Bevacizumab induces change in Ktrans and IAUC60 in human CRC metastases
We found statistically significant decrease in median Ktrans at 4 hours (p=0.0012) following bevacizumab therapy which remained suppressed to day 8. These reductions were not sustained at day 12 (Table 1 and Figures 3 and 4C), suggesting that Ktrans is more sensitive to functional changes in the tumor vasculature rather than structural changes. Example parameter maps are shown in Figure 4C. Change in median IAUC60 mirrored those of Ktrans (data not shown).

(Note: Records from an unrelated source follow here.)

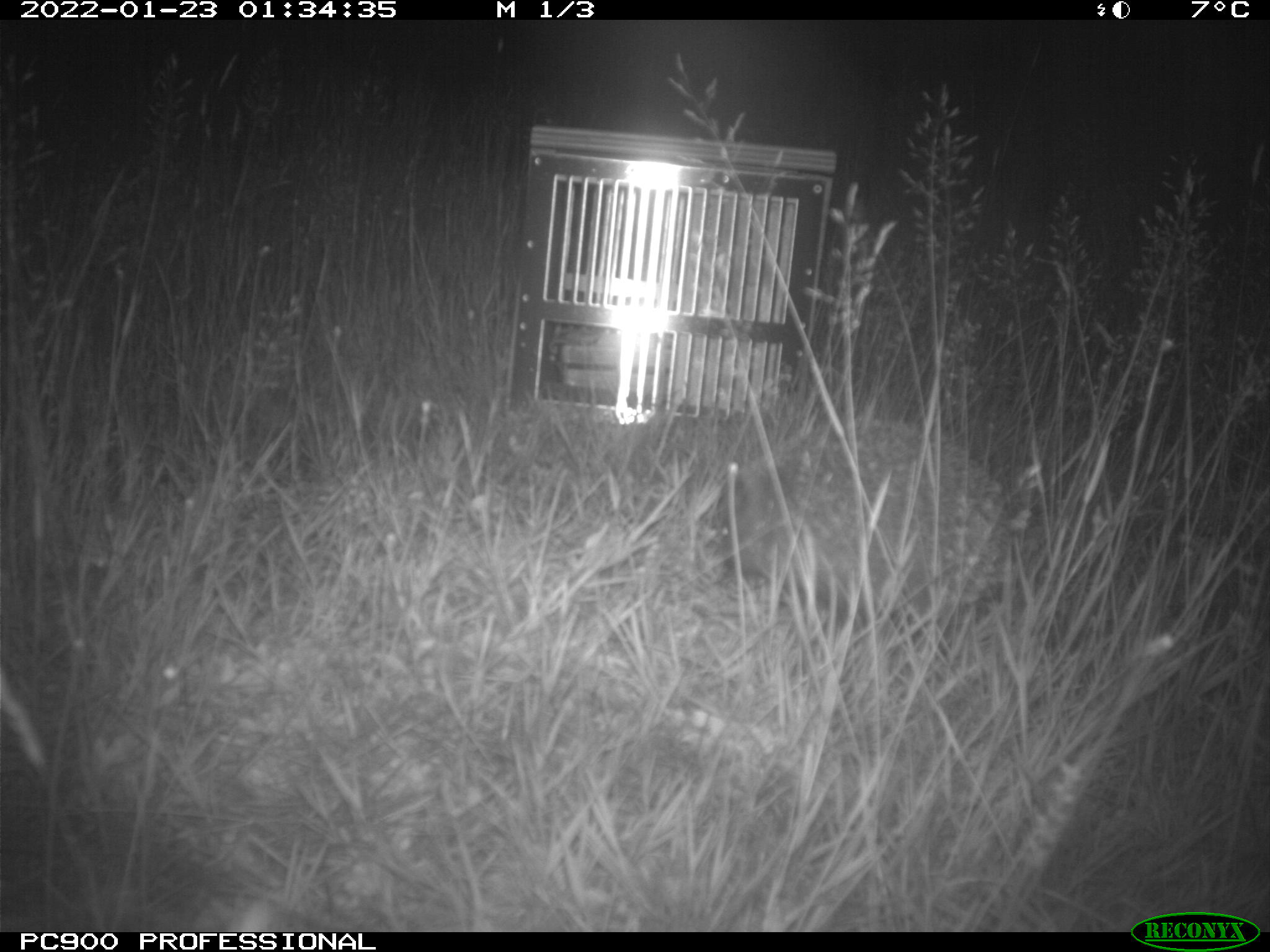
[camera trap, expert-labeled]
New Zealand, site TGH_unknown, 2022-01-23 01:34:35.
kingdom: Animalia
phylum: Chordata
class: Mammalia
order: Eulipotyphla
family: Erinaceidae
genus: Erinaceus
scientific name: Erinaceus europaeus europaeus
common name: european hedgehog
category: hedgehog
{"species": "hedgehog (european hedgehog) (Erinaceus europaeus europaeus)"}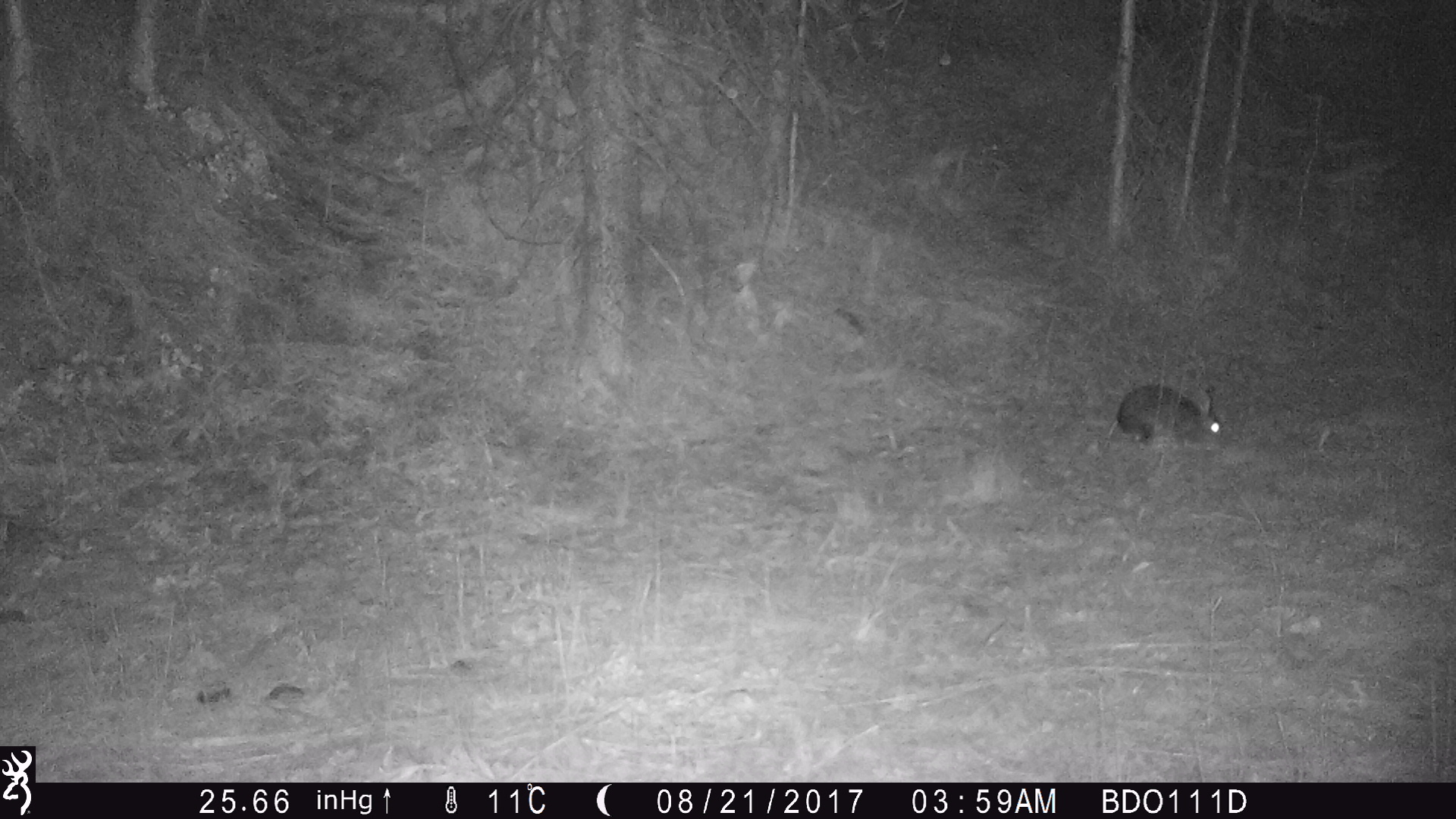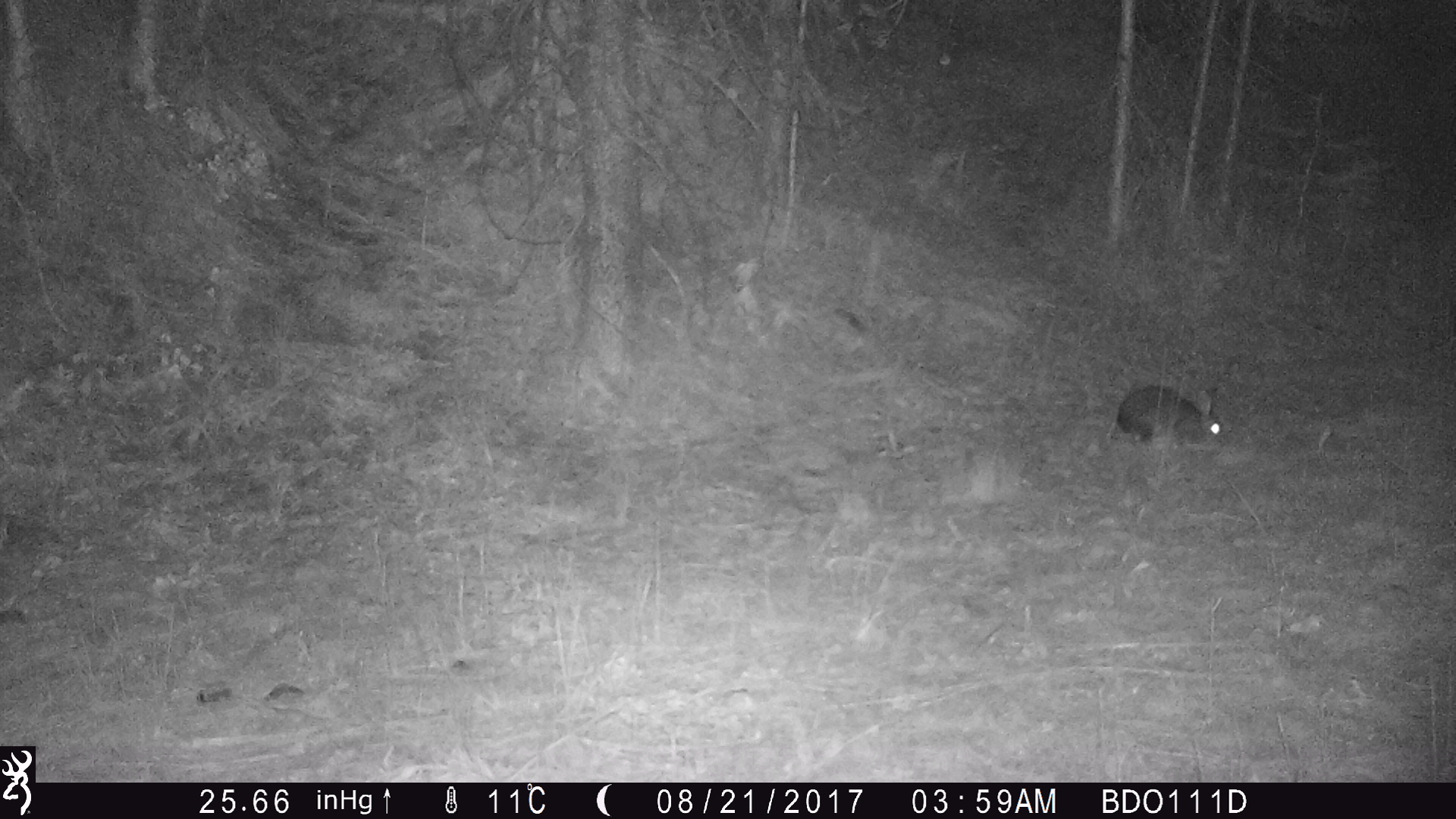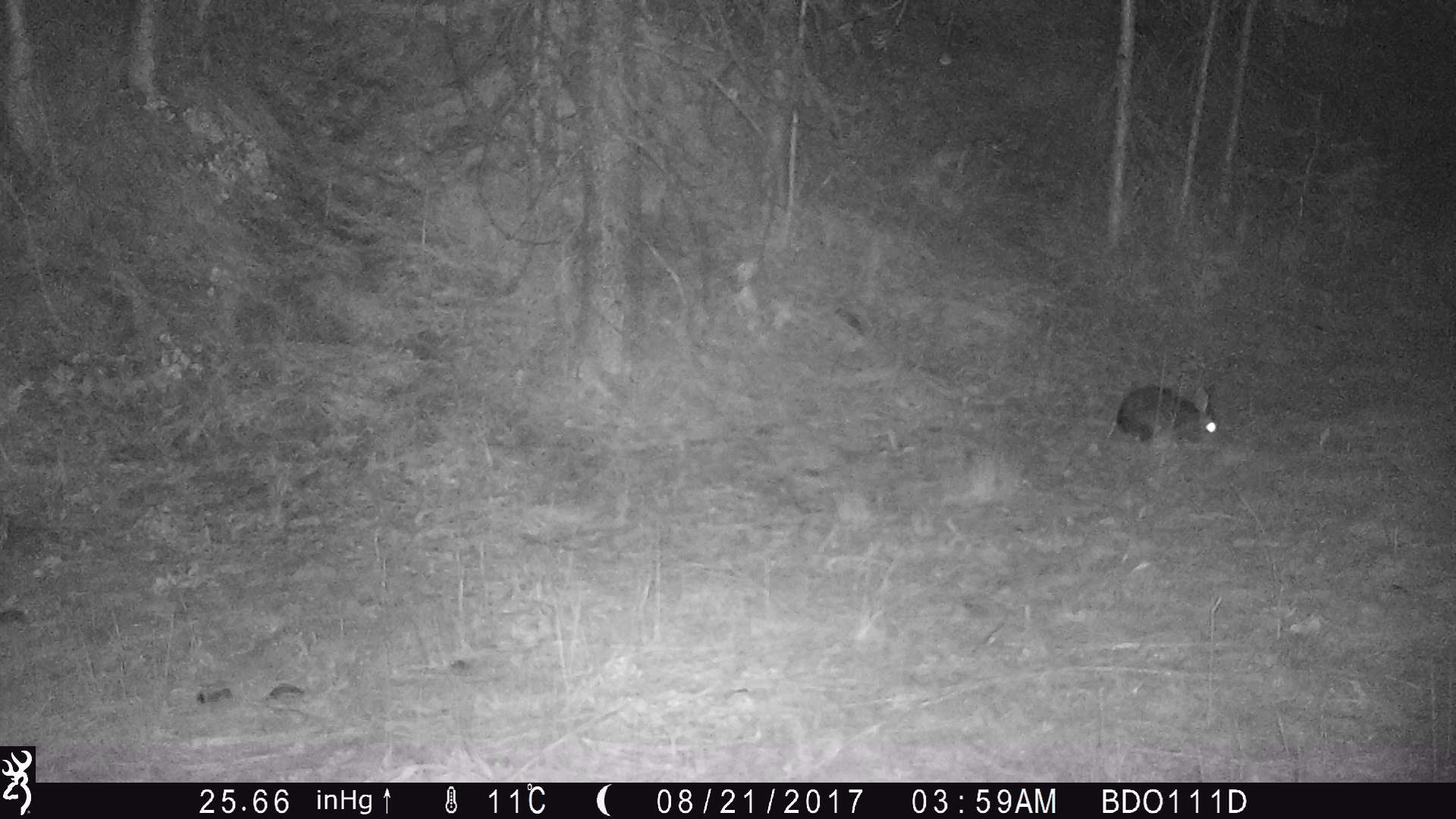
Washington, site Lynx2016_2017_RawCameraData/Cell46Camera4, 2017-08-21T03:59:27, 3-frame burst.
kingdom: Animalia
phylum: Chordata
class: Mammalia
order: Lagomorpha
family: Leporidae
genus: Lepus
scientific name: Lepus americanus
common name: snowshoe hare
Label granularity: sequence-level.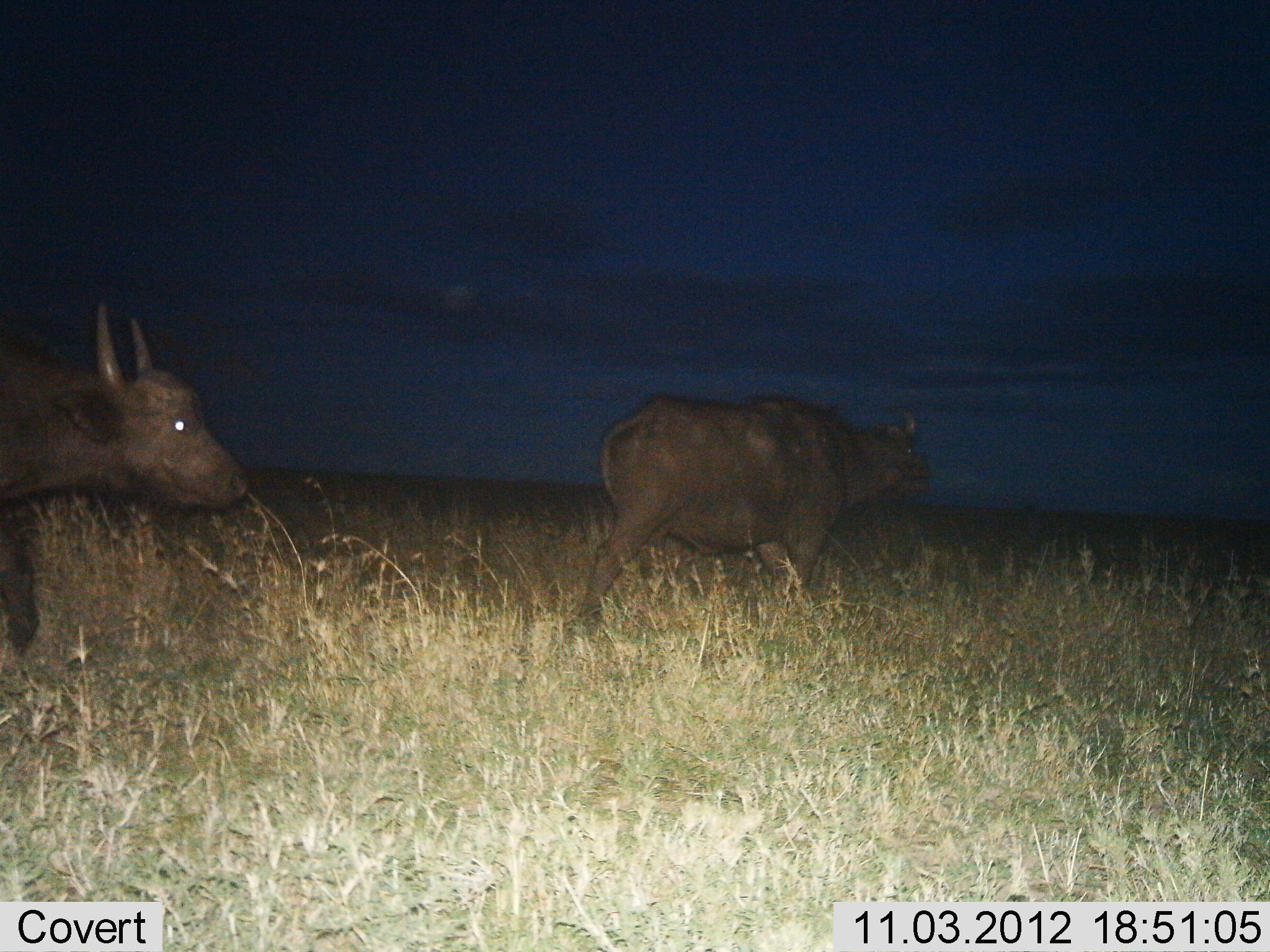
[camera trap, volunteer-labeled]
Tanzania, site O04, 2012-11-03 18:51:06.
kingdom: Animalia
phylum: Chordata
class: Mammalia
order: Artiodactyla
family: Bovidae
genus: Syncerus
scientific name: Syncerus caffer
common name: cape buffalo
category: buffalo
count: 2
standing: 0%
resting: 0%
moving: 100%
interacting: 0%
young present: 0%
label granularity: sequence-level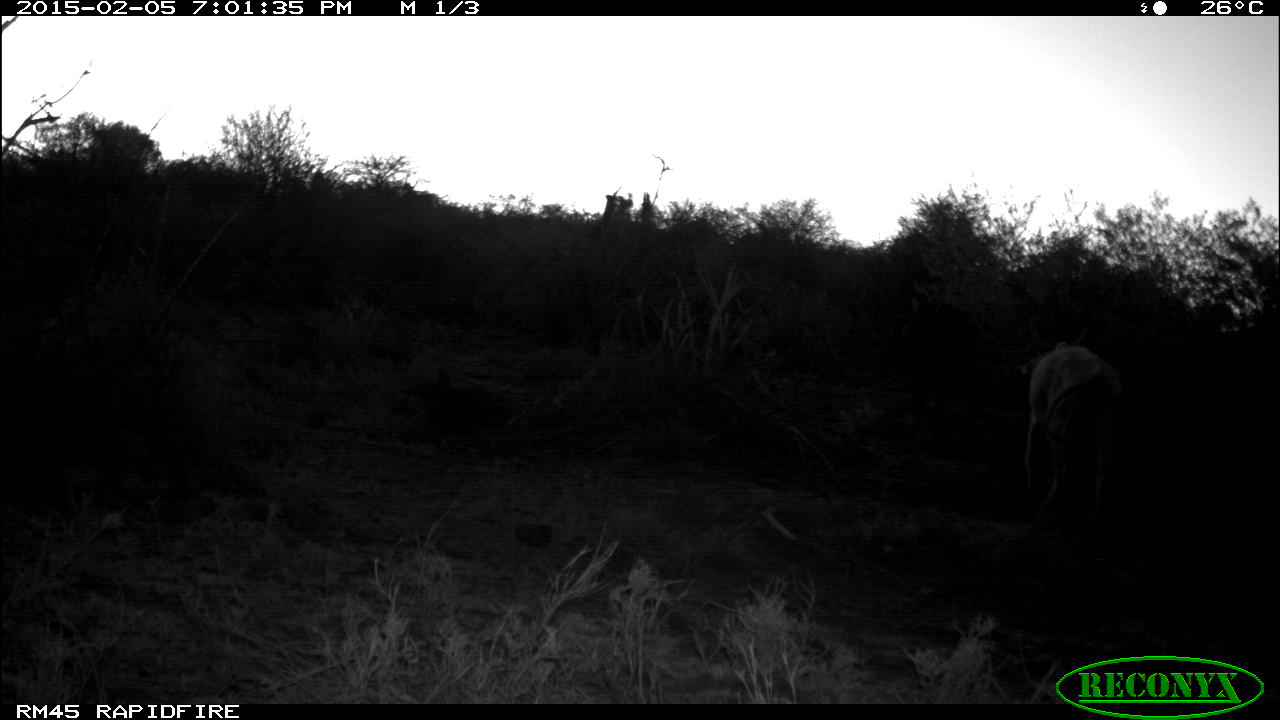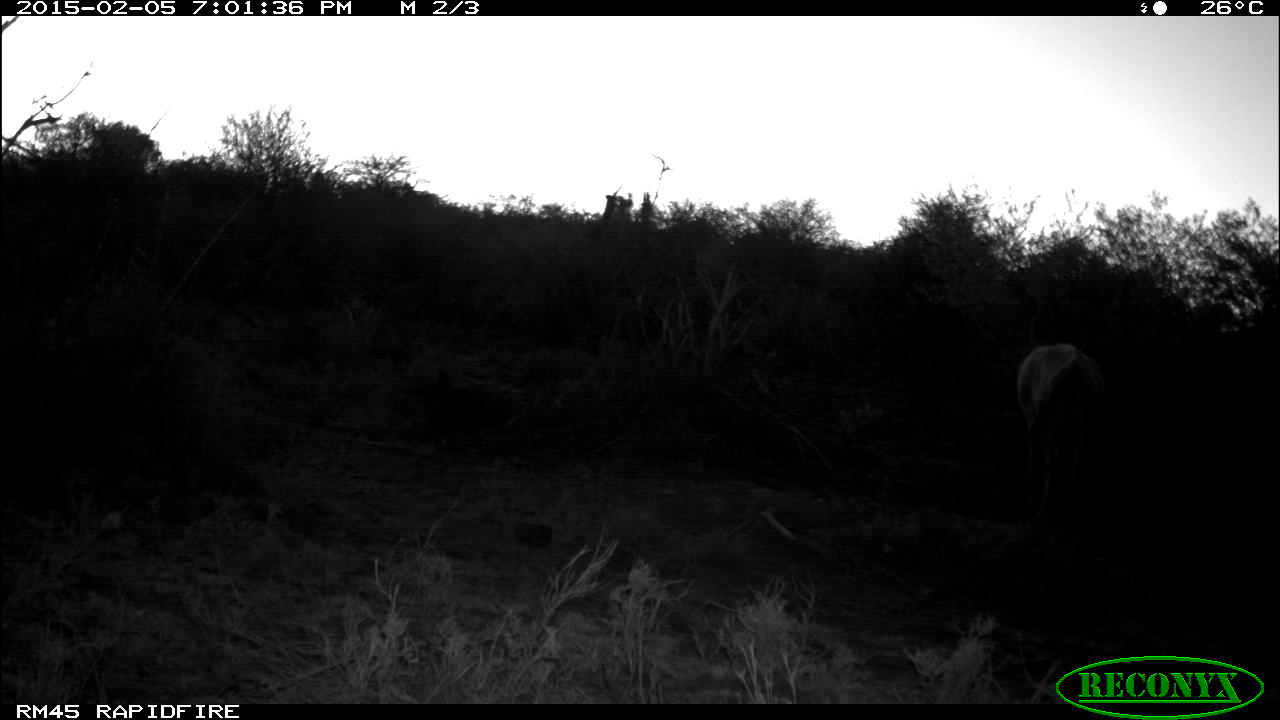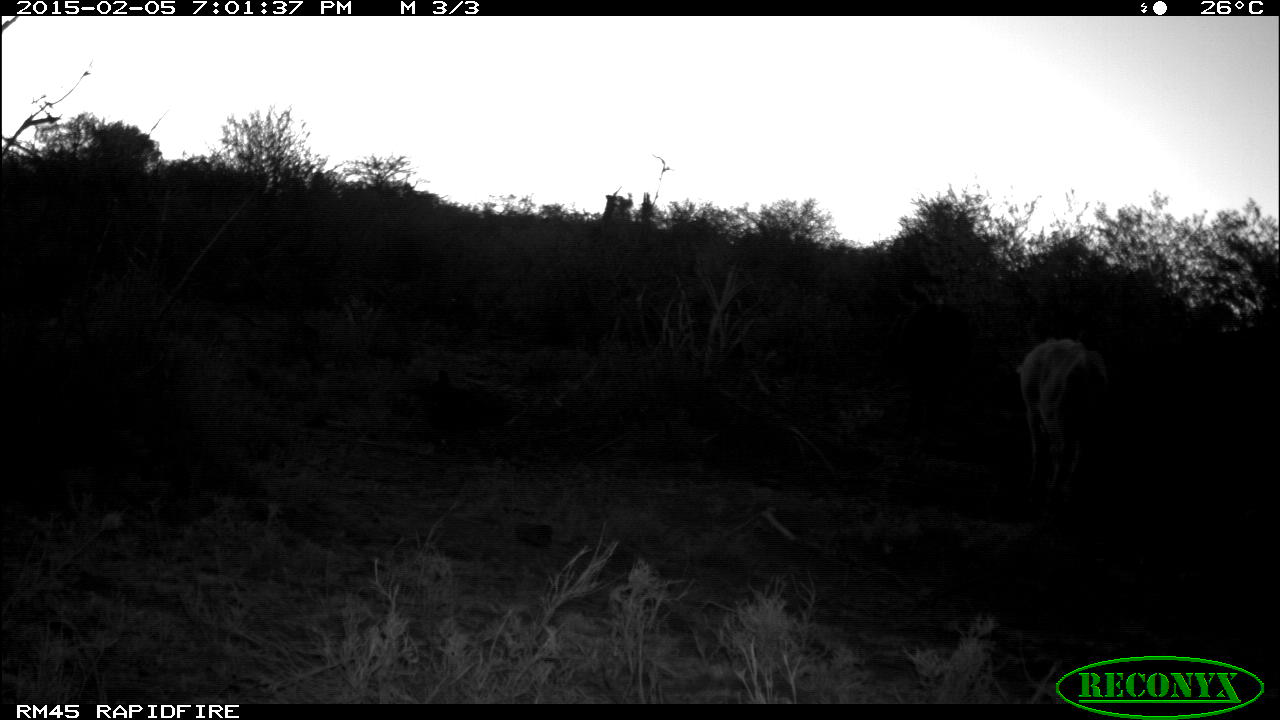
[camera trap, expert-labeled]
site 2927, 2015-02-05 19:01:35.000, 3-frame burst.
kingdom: Animalia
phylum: Chordata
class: Mammalia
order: Artiodactyla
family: Bovidae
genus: Bos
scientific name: Bos taurus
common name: domestic cattle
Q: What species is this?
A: Bos taurus (domestic cattle).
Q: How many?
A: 1.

The timing and magnitude of these changes are in keeping with previous clinical trials of anti-VEGF antibodies (10) and TKI (12, 24, 25). However, changes in Ktrans and IAUC60 are difficult to interpret. IAUC60 is relatively easy to calculate and repeatable but is not physiologically specific. Ktrans is a composite estimate of both the blood flow and the permeability-surface area product per unit volume of tissue for trans-endothelial transport between plasma and extravascular space (26). The observed initial reductions in Ktrans are, therefore, consistent both with an initial decrease in blood flow and/or a reduction in vessel permeability. This difficulty in interpretation is an important factor when the analysis of dynamic contrast-enhanced imaging data is restricted to physiologically non-specific parameters.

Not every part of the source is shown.